Nautilus’s data center cooling technology adapts water cooling approaches used in other industries, such as power plants or ship engines, to data centers. It uses a closed-loop system that circulates naturally cool water from a lake, river, or sea to cool server rooms.
“The kind of cooling that we do is very well practiced in all of the other major sectors, except data centers,” Connaughton said.
The data center will be powered by an adjacent hydroelectric plant, which used to power the paper mill.
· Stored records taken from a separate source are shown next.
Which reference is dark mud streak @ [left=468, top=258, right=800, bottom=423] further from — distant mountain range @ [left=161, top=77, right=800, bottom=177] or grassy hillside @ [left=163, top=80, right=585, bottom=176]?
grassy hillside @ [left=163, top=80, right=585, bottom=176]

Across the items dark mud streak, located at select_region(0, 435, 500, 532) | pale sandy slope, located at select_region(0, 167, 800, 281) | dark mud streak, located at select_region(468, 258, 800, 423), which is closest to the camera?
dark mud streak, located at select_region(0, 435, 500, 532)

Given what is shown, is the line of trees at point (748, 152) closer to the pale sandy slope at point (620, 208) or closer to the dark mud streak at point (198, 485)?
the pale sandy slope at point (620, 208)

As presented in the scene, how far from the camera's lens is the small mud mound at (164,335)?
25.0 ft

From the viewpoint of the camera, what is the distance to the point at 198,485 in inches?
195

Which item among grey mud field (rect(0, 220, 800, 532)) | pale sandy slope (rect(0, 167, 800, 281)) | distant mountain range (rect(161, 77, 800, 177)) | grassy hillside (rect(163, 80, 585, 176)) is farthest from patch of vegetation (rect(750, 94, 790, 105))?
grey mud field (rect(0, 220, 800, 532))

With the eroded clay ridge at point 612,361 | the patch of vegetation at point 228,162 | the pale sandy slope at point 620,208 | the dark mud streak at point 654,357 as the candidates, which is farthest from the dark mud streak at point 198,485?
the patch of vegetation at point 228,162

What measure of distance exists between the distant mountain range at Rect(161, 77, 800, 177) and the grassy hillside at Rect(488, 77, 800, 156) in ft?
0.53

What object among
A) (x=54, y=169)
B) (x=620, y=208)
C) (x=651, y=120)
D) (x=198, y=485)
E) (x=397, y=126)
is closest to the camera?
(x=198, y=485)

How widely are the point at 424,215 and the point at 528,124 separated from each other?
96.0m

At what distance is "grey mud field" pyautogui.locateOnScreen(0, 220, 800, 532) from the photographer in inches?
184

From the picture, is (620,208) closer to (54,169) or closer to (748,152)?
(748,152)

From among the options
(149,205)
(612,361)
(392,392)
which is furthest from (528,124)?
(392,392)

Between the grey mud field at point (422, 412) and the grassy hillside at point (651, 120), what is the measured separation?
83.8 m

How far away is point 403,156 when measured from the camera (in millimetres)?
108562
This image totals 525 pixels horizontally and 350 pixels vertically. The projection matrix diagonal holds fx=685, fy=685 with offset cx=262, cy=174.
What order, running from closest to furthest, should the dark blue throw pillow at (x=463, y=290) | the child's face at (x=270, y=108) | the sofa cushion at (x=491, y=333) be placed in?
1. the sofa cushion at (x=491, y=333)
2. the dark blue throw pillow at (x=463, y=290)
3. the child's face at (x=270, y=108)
Its cooling system will catch some water falling from the reservoir that powers the plant and use its energy to circulate cooling water – instead of electric pumps.
Maine’s governor Janet Mills and US senators Angus King and Susan Collins were expected to speak at the event unveiling the project in Millinocket Saturday morning. All three stressed the project’s sustainability elements and its potential to create positive economic impact in the rural area.
The data center is expected to require $300 million in investment. The site can support up to 60MW of power at full buildout, but Nautilus plans to expand it in 10MW increments, Connaughton said.
The area has been designated an Opportunity Zone, and the Nautilus data center will benefit from the program. The project will be financed through a combination of Opportunity Zone funding and traditional funding, the chief executive said.
Opportunity Zones are a relatively new federal tax-break program meant to stimulate investment in economically distressed parts of the country. If a company or individual invests their recent capital gains in an Opportunity Zone project, they don’t have to pay taxes on those gains for five years. If they keep the investment for 10 years, they don’t have to pay taxes on gains from that investment. (Read our series on Opportunity Zones and how they can benefit data center developers and investors here)
Nautilus will sell wholesale data center capacity at the site. It has already struck agreements with the first set of tenants, including the Maine State Chamber of Commerce and the Jackson Laboratory, a biomedical research institution in Bar Harbor, Maine. Connaughton said he could not disclose who the other tenants were.